Text:
****************************************
This post was originally published at Gaming with Windows ML

Neural Networks Will Revolutionize Gaming

Earlier this month, Microsoft announced the availability of Windows Machine Learning. We mentioned the wide-ranging applications of WinML on areas as diverse as security, productivity, and the internet of things. We even showed how WinML can be used to help cameras detect faulty chips during hardware production.

But what does WinML mean for gamers? Gaming has always utilized and pushed adoption of bleeding edge technologies to create more beautiful and magical worlds. With innovations like WinML, which extensively use the GPU, it only makes sense to leverage that technology for gaming. We are ready to use this new technology to empower game developers to use machine learning to build the next generation of games.

Games Reflect Gamers

Every gamer that takes time to play has a different goal – some want to spend time with friends or to be the top competitor, and others are just looking to relax and enjoy a delightful story. Regardless of the reason, machine learning can provide customizability to help gamers have an experience more tailored to their desires than ever before. If a DNN model can be trained on a gamer’s style, it can improve games or the gaming environment by altering everything from difficulty level to avatar appearance to suit personal preferences. DNN models can be trained to adjust difficulty or add custom content can make games more fun as you play along. If your NPC companion is more work than they are worth, DNNs can help solve this issue by making them smarter and more adaptable as they understand your in-game habits in real time. If you’re someone who likes to find treasures in game but don’t care to engage in combat, DNNs could prioritize and amplify those activities while reducing the amount or difficulty of battles. When games can learn and transform along with the players, there is an opportunity to maximize fun and make games better reflect their players.
****************************************
Work to be completed:
Can you duplicate the passage from the Windows ML gaming post exactly, starting with "Neural Networks Will" and going on through "generation of games."?

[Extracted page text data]
****************************************
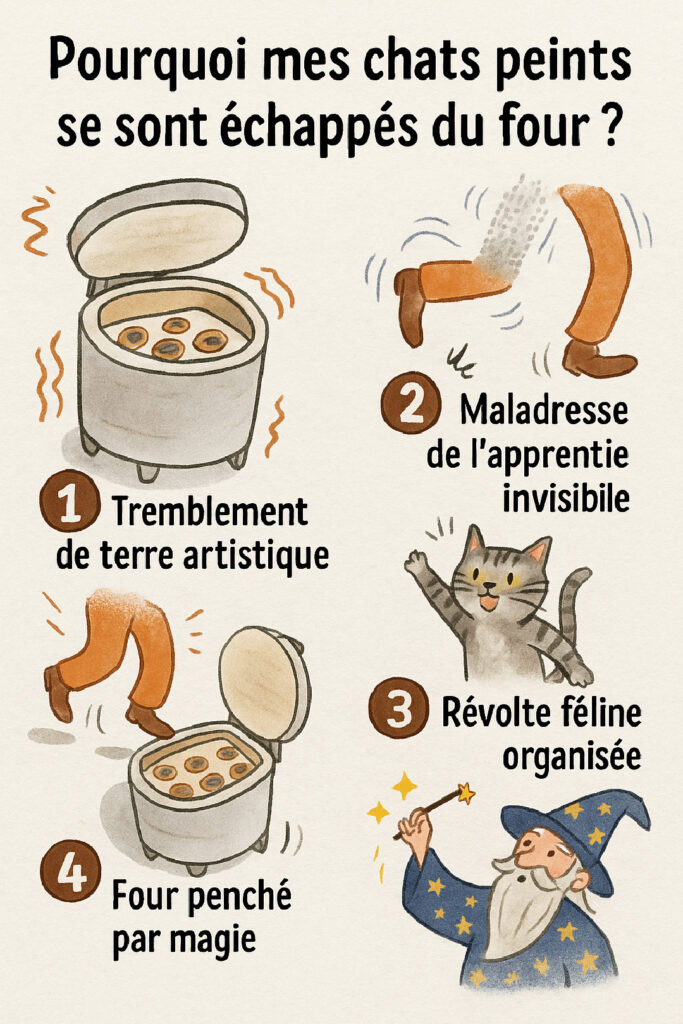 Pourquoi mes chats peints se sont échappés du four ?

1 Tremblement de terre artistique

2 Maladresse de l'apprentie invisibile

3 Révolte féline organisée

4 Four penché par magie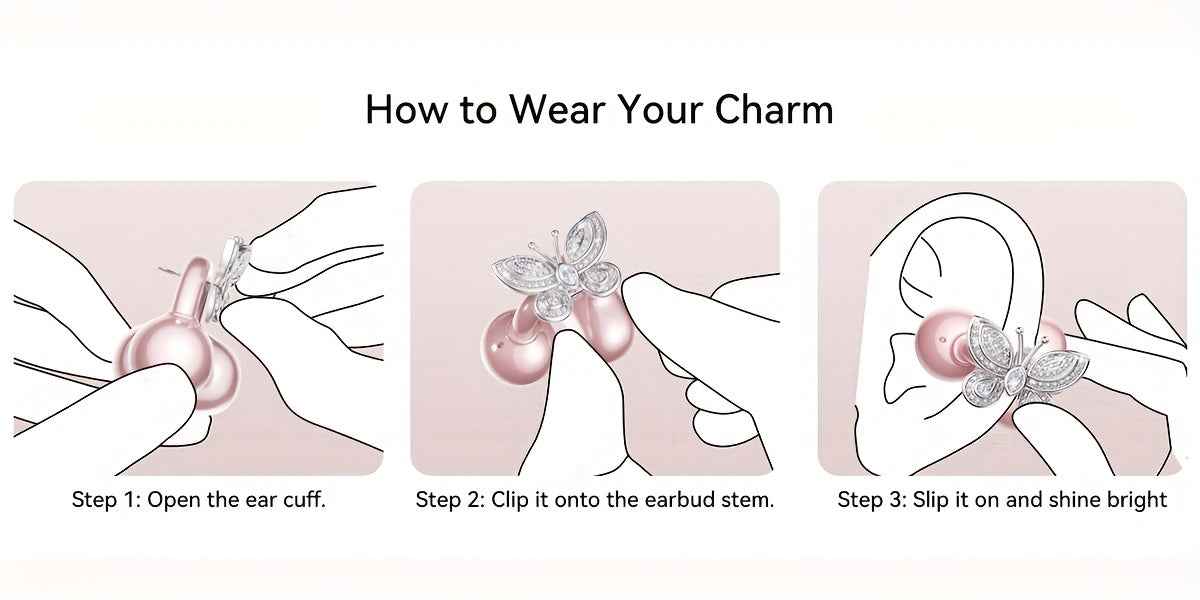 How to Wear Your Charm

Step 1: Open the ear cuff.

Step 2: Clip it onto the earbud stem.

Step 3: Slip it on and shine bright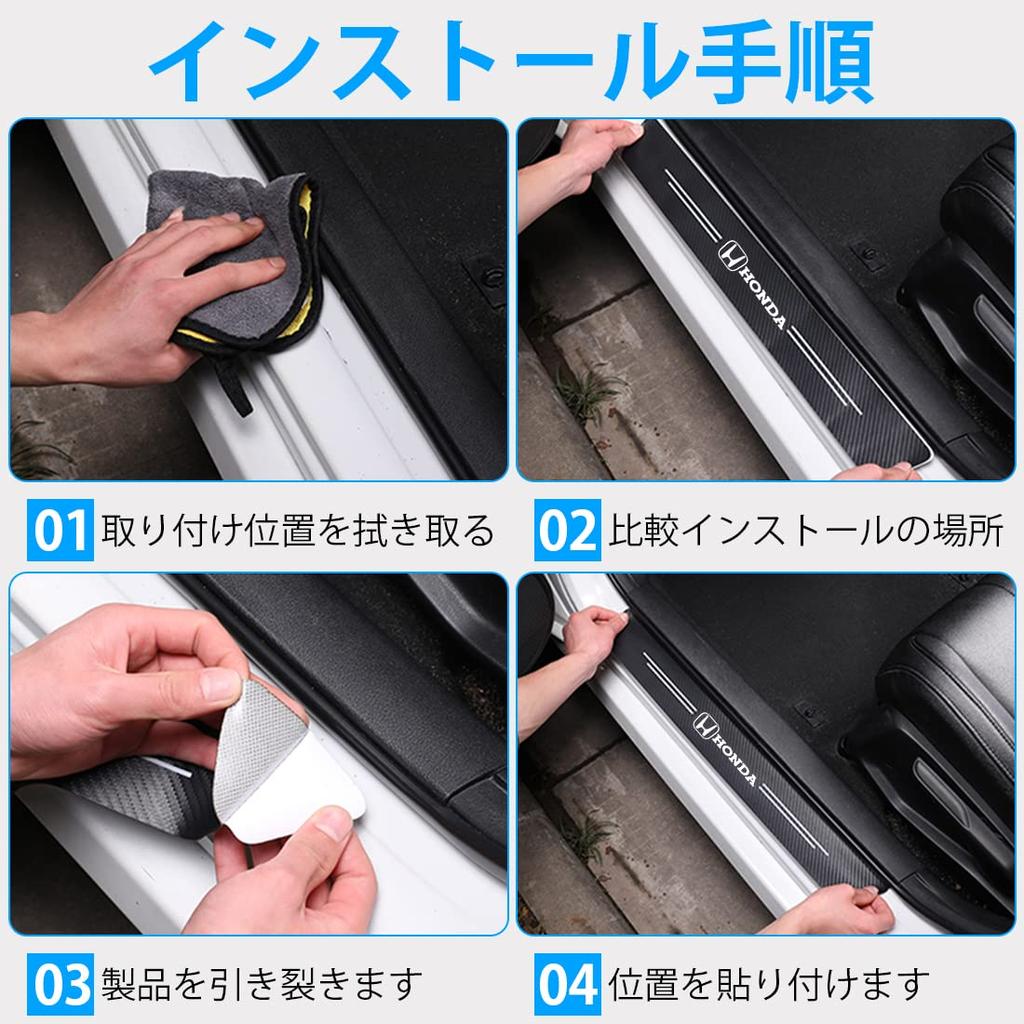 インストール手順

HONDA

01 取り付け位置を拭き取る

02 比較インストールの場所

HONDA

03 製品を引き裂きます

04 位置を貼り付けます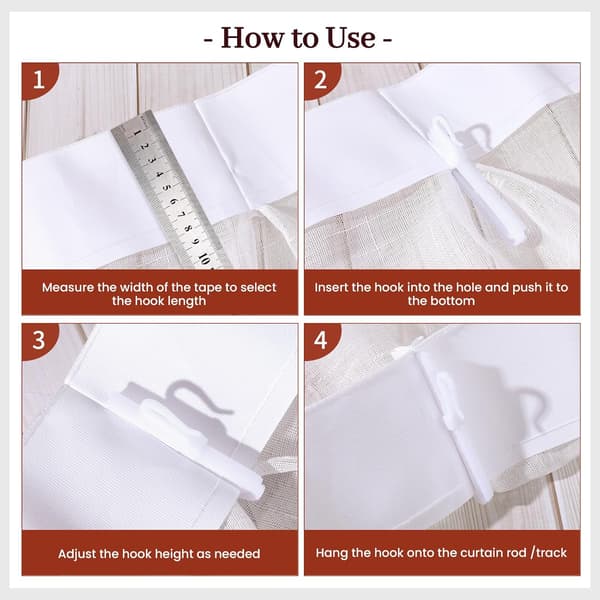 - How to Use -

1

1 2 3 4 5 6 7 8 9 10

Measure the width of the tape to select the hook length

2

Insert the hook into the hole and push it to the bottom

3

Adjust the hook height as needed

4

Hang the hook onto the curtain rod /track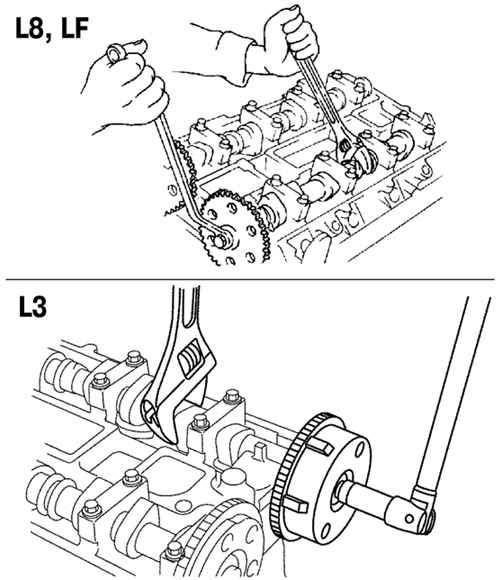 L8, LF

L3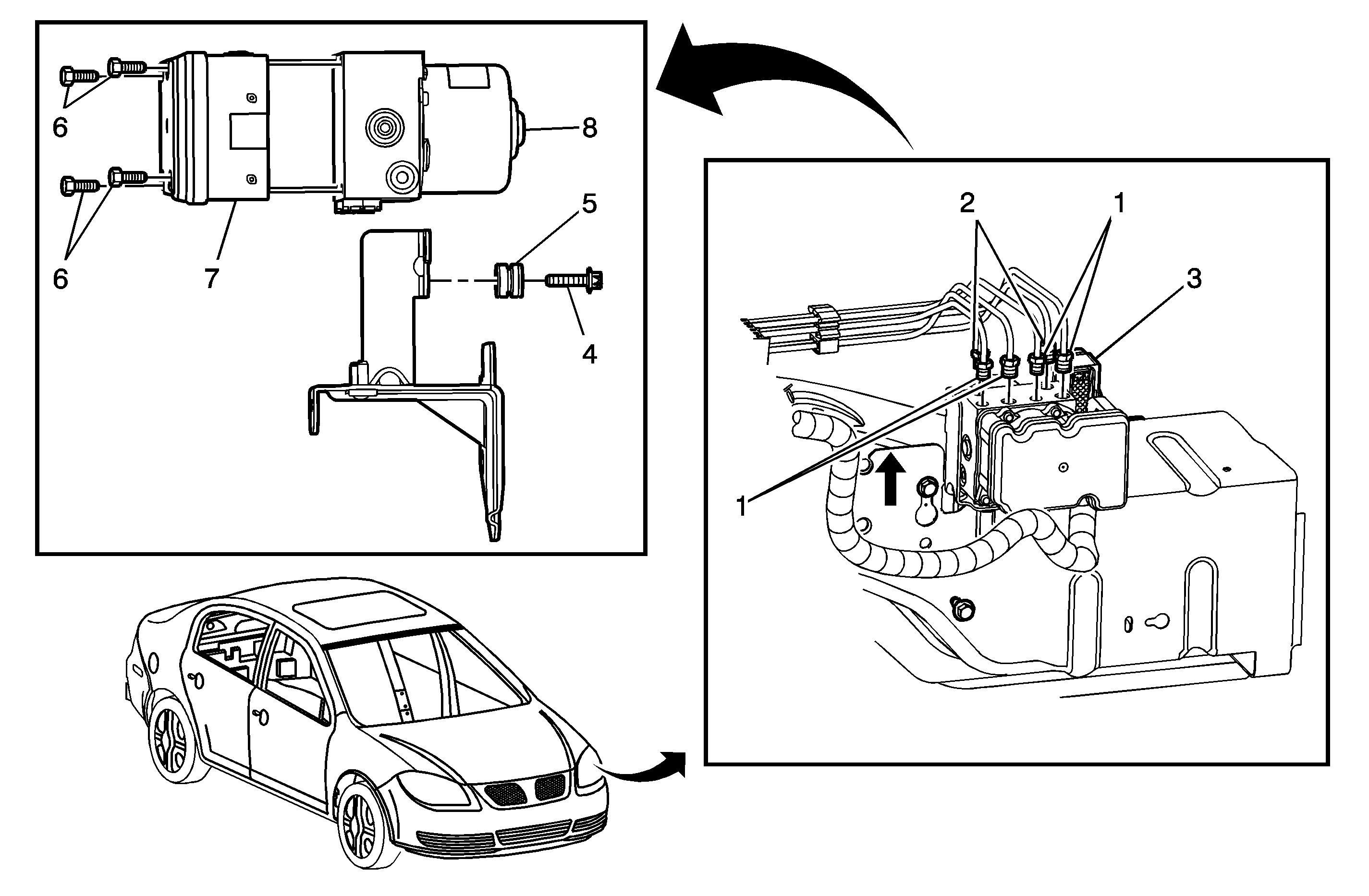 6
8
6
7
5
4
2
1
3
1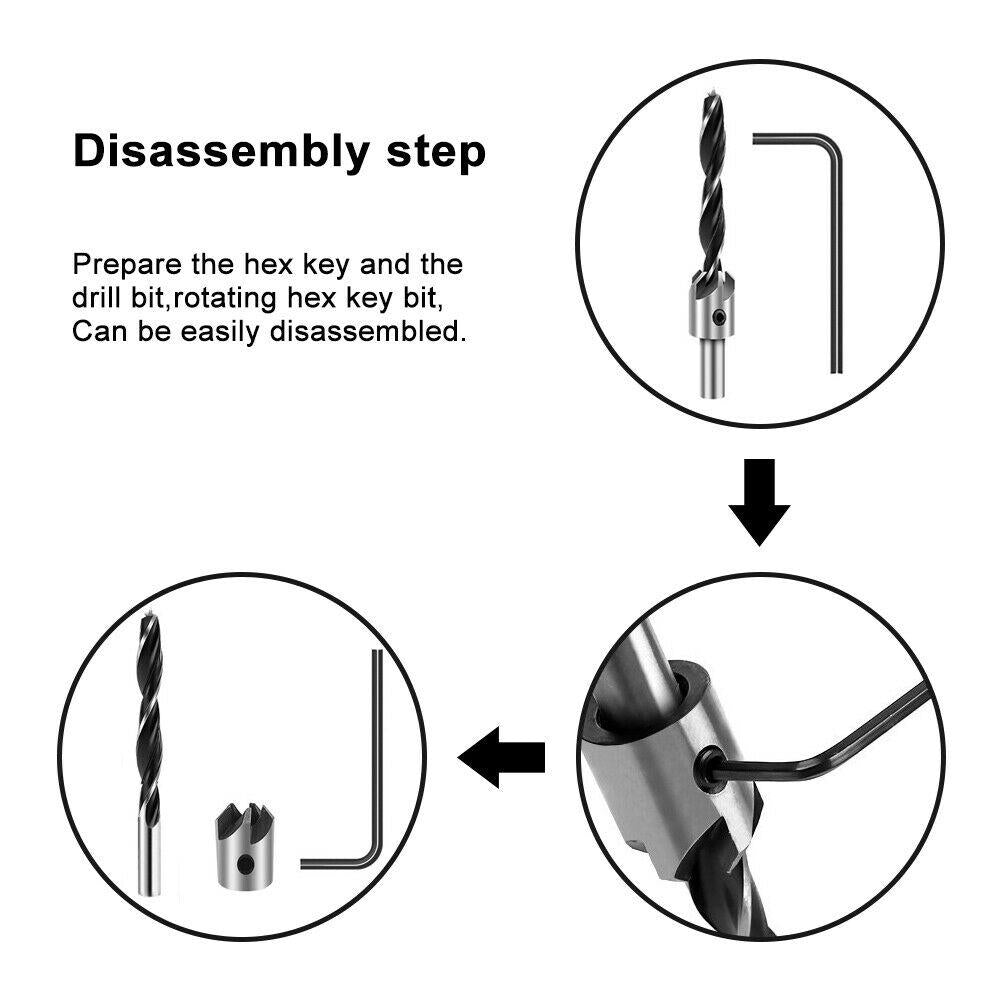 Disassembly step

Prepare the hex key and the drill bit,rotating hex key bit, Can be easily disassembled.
****************************************
Reply to the task:
Neural Networks Will Revolutionize Gaming

Earlier this month, Microsoft announced the availability of Windows Machine Learning. We mentioned the wide-ranging applications of WinML on areas as diverse as security, productivity, and the internet of things. We even showed how WinML can be used to help cameras detect faulty chips during hardware production.

But what does WinML mean for gamers? Gaming has always utilized and pushed adoption of bleeding edge technologies to create more beautiful and magical worlds. With innovations like WinML, which extensively use the GPU, it only makes sense to leverage that technology for gaming. We are ready to use this new technology to empower game developers to use machine learning to build the next generation of games.